そんなに食べていないのに太ってしまうと思っている方へ

私は整体師なので、腰痛やひざの痛みで困っている方とお話をする機会が沢山あります。
身体が重いと、腰やひざにかかる負担は大きくなります。

この方は体重を落としたほうが良いなあ、と思われる方にはそういうお話をするのですが、そういう人の中には、

「そんなに食べていないんですけど。。」

とおっしゃる方が結構いらっしゃいます。

この気持ちはよく理解できます。
私も太っていた頃によくそう思っていましたから。

「そんなに食べていない。」

というのは、いったい何を基準にしてそう思っているかが大切なのです。
基準が明確になっていないのに、ただなんとなく思っているだけ、ということが多いのです。

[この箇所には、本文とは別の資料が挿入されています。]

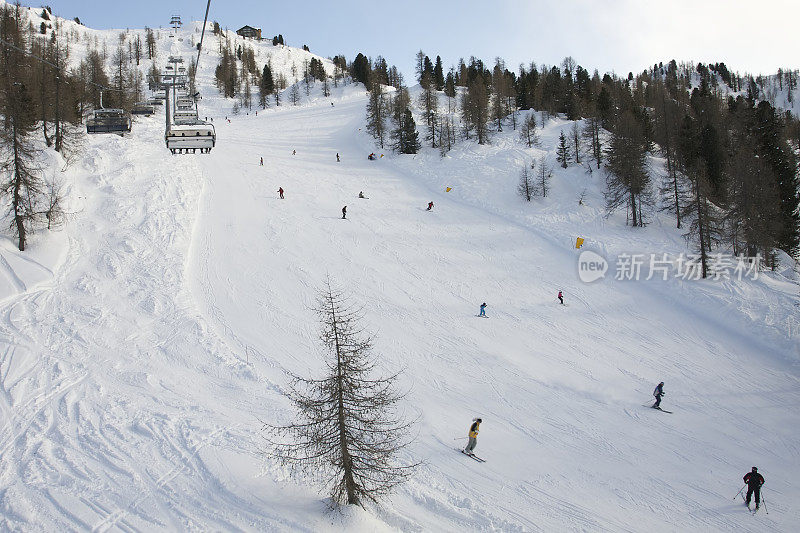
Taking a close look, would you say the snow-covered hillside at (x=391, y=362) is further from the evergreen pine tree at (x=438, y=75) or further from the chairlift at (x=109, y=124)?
the evergreen pine tree at (x=438, y=75)

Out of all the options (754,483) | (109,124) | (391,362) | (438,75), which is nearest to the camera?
(754,483)

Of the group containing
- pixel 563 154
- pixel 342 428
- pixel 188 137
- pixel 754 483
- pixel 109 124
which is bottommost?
pixel 754 483

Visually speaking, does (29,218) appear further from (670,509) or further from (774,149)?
(774,149)

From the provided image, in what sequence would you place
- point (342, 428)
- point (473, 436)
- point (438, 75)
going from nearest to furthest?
point (342, 428)
point (473, 436)
point (438, 75)

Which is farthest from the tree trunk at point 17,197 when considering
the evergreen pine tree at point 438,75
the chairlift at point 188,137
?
the evergreen pine tree at point 438,75

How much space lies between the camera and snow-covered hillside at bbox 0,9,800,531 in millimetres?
10680

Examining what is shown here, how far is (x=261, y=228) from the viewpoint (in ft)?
103

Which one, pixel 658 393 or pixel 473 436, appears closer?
pixel 473 436

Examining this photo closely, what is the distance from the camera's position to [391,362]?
59.5 feet

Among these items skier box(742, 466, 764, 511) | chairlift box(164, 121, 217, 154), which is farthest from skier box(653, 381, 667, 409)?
chairlift box(164, 121, 217, 154)

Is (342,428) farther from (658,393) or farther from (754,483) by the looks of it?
(658,393)

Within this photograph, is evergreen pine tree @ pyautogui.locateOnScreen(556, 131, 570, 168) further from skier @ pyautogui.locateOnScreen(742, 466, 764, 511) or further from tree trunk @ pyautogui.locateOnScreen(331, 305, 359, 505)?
tree trunk @ pyautogui.locateOnScreen(331, 305, 359, 505)

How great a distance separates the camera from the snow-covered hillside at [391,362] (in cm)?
1068

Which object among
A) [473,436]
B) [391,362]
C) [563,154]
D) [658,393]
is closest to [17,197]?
[391,362]
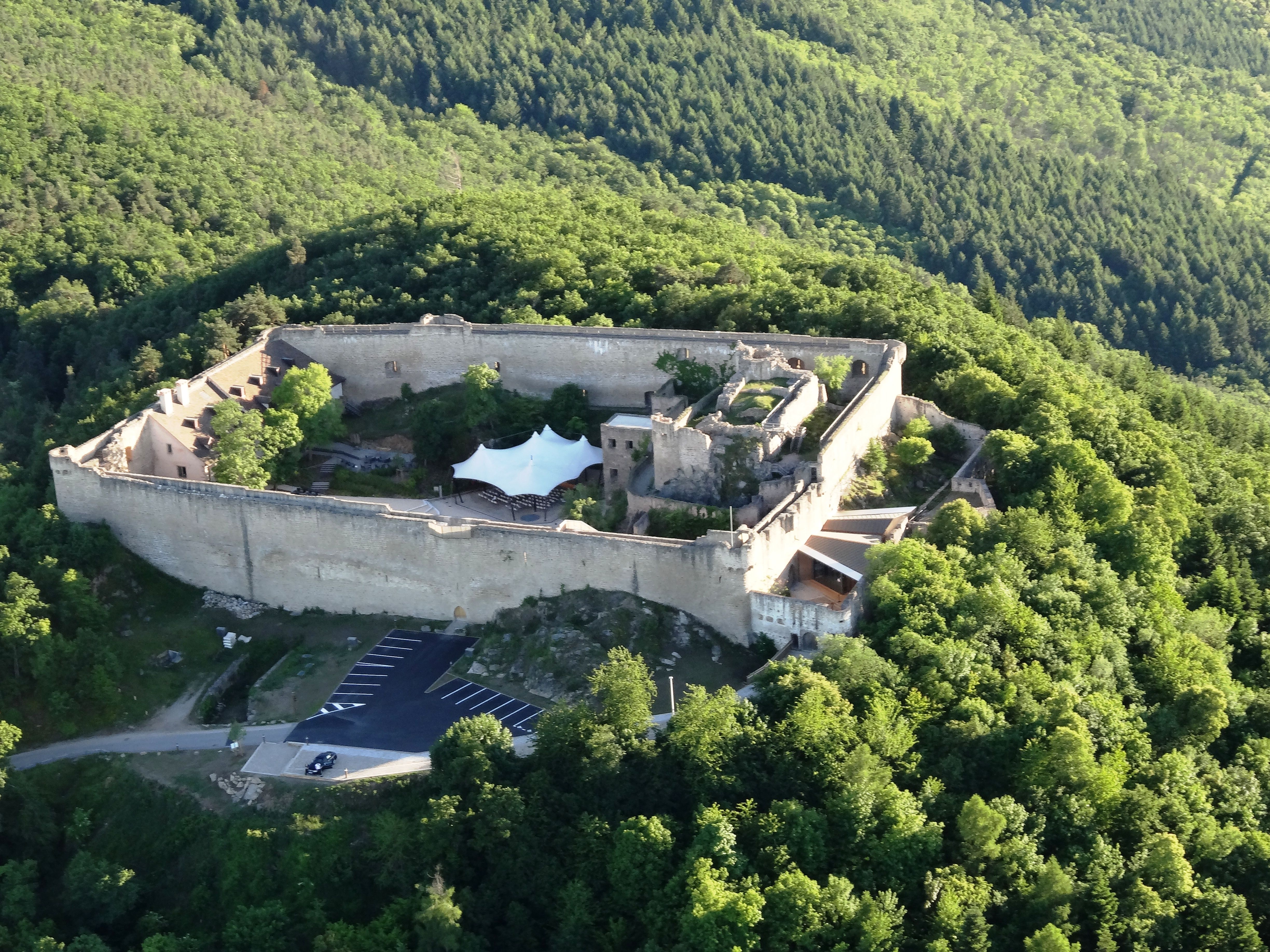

では、こういう方が、何を基準に「食べていない」と判断しているのでしょうか?
私が考えるところ、以下のような基準があると思われます。

1、若いころ(以前)よりは食べなくなった。

若いころは活動量も多く、基礎代謝量も高いので、たくさん食べても太りにくいのは事実です。
しかし、歳を重ねるごとに、活動量は目に見えて低下して、基礎代謝も下がってきます。
若いころの自分と比較するのは意味がありませんね。

2、ほかの誰かと比べると食べていない。

身近にいる誰かの方が、私より食べているのに私ほど太っていない。
あの人よりは食べていないのに。。。と思っている。
人それぞれ体質が違います。生活強度が違います。身長も違います。
ほかの誰かと比較することに意味はありません。

3、世間一般的な食事のイメージよりは少ないと思う。

世間一般的なイメージと比較しているケースは多いと思いますが、全く根拠がありません。
そのイメージはどこから形成されたのでしょうか。
テレビドラマの食事のシーンとか、グルメ番組のイメージなどから作られたイメージではありませんか?
そういうものから作られたイメージに根拠はありません。

4、外食のランチや定食の量よりは食べていない。

外食産業というのは、量を多めに出すのが普通です。
商売でやっているので、お客様の印象に残って、また来てもらう必要があるのです。
お客様の印象に残るには、味付けを濃くすることと、量を多くすることが簡単な方法です。
そんな事情から、外食は量が多いのが普通なのです。

5、無意識のうちに食べているものが多い。

食後のデザートが習慣化している。
テレビを見ながらお菓子をつまむ。
子供が残したものを食べてしまう。
手持無沙汰だと何かを口に入れてしまう。
カフェラテやジュースなど甘い飲み物を飲むことが多い。
晩酌をしながらだらだと長時間食べている。

このように、無意識のうちに食べているものが多いと、
知らず知らずのうちにかなりのエネルギーを摂取している可能性があります。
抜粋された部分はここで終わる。